Some packages don't offer console script for various reasons. We should be able to install these, perhaps by generating simpler wrappers that forward the invocation to the module. This could also version qualify installed scripts to ensure the user can explicitly differentiate between multiple version:
Think of:
Reference: https://github.com/pypa/pep517/issues/54
Could you add more detail and examples in this issue so the feature request is self-contained here?
@gaborbernat can you just create your own pep517 cli wrapper and submit to pypi? then it can be installed through pipx normally
Pulling in @FFY00 comments from 517:
How would this feature be useful?
This would be useful for projects that don't have an entrypoint but have a runnable module.Describe the solution you'd like
Add a-m/--moduleargument topipx installto install as a module and a-margument topipxto run the module.Example
$ pipx install -m build # install build as module $ pipx -m build # run the build moduleThe pip/Python equivalent
$ pip install build $ python -m buildRelated: FFY00/python-build#101
Could we get some feedback on my proposed interface from the maintainers?
Forgive my ignorance of how pipx works, but I think it might be worth thinking through exactly how the resolution is going to go.
Is the idea that when you _directly_ pipx install a module that exposes an executable module, pipx would introspect into the package and determine that this is the case, then record that those hooks are available in a certain virtualenv, but when you pipx install something that incidentally installs something with an executable module, pipx never exposes those hooks?
That seems relatively safe, unless you have multiple projects exposing executable modules with the same name (which I guess is already a problem anyway).
This could also version qualify installed scripts to ensure the user can explicitly differentiate between multiple version:
One thing here: I don't really understand the relevance here. Is the multiple version thing a separate feature request, or is that relevant to module invocations?
Example
$ pipx install -m build # install build as module $ pipx -m build # run the build moduleI'm unenthusiastic about this interface. I'm not sure also about adding this complexity to pipx.
If we did do something like this, it seems much more appropriate to add module-running functionality only to pipx run
Okay, would this work? Or were you thinking of something different?
$ pipx install -m build
$ pipx run -m build
Basically we add a -m/--module argument to install and run to run/install the module instead.
No, with pipx run you never need to use pipx install. It would just be pipx run -m build.
Ah, sorry. What if you want to install from VCS or a sdist?
Then you would need to use e.g.
pipx run --spec git+https://<url...> -m build
The main problem I have with this is in the implementation. pipx does not currently know how to create entry points (but simply links/copies them), which is required for this feature to work. And the ability to do that is quite incolved.
It doesn't have to create entry points. Just forward whatever the user feeds in via -m to the python interpreter it installed to. Isn't it?
How does pipx tell whether to forward the call to -m or to an executable? That would significantly complicate the install command in another way.

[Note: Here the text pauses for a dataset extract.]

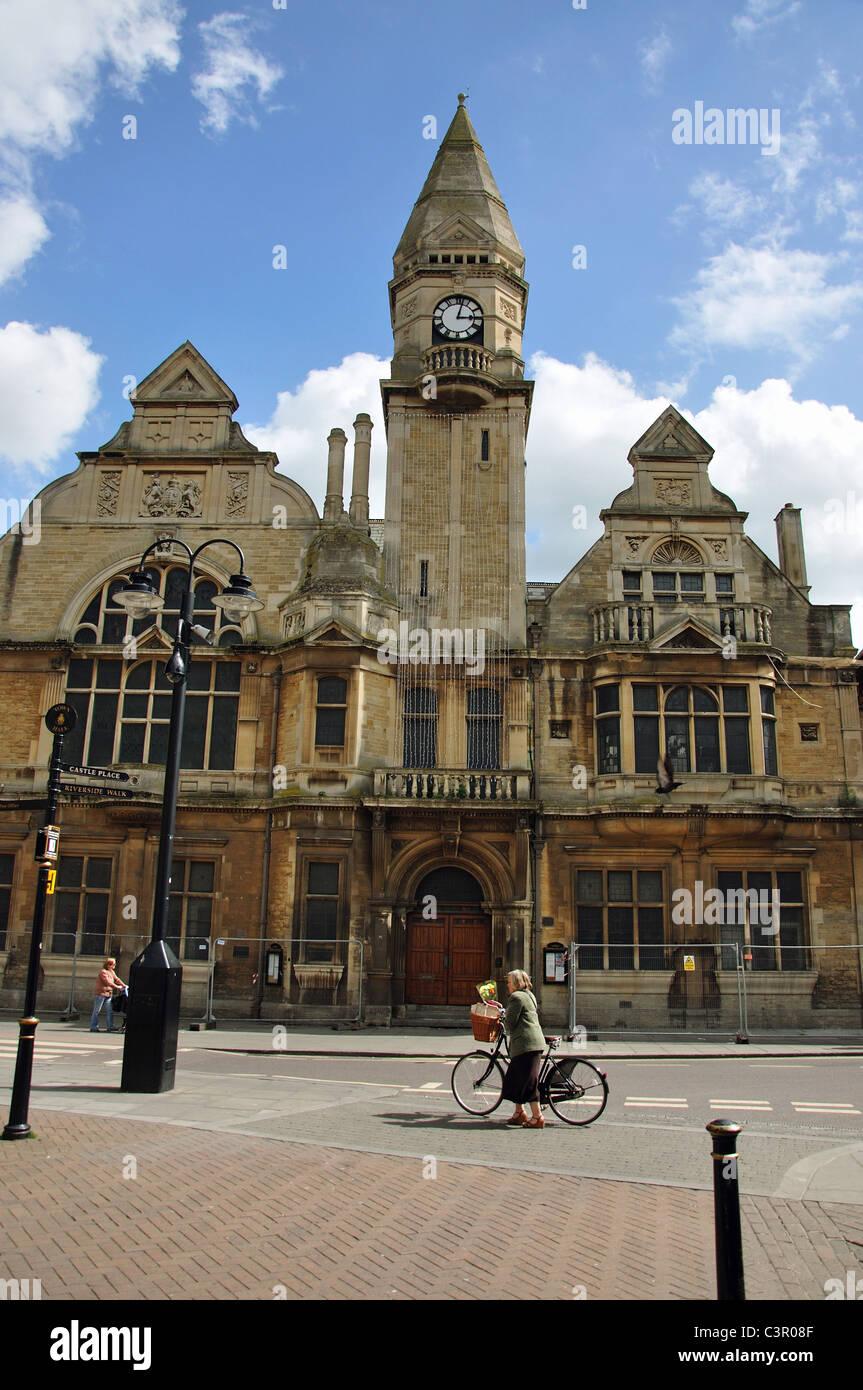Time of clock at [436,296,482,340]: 3:02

@uranusjr I think it's not that tough. At install, pipx introspects the wheel for the package it was asked to install and determines which modules it provides that are executable, then it stores that information in some mapping between module names and virtual environments.
You may even be able to skip the part about "check if the module is executable", if you assume that pipx doesn't support directly installing two packages that expose the same module.
Then you would need to use e.g.
pipx run --spec git+https://<url...> -m build
Isn't that wastefull and time consuming? If I wanted to install a custom project from sdist I would have to run specify --spec dist.tar.gz every time, that is not great UX.
@uranusjr I think it's not that tough. At install, pipx introspects the wheel for the package it was asked to install and determines which modules it provides that are executable, then it stores that information in some mapping between module names and virtual environments.
You may even be able to skip the part about "check if the module is executable", if you assume that pipx doesn't support directly installing two packages that expose the same module.
I agree with this, and it's what I envisioned when proposed.
Isn't that wastefull and time consuming? If I wanted to install a custom project from sdist I would have to run specify --spec dist.tar.gz every time, that is not great UX.
Yes it is a bit cumbersome, which is why we suggest you make an entry point so that we can easily install it. run is useful for scripts and/or simple pypi names, which is what you were originally suggesting.
One problem I have with the pipx -m <app> thing is that it just isn't how pipx is set up to work and isn't consistent with the way the pipx UX is setup. pipx isn't python, it's not an interpreter. To me this just seems awkward.
Also, it seems way easier to me to just to actually pick a name an entry point, instead of making a change to pipx so that it "introspects into packages to find which modules are runnable". Which of course is _possible_, but it adds a whole lot to maintain in pipx just to avoid picking the name of an entry point.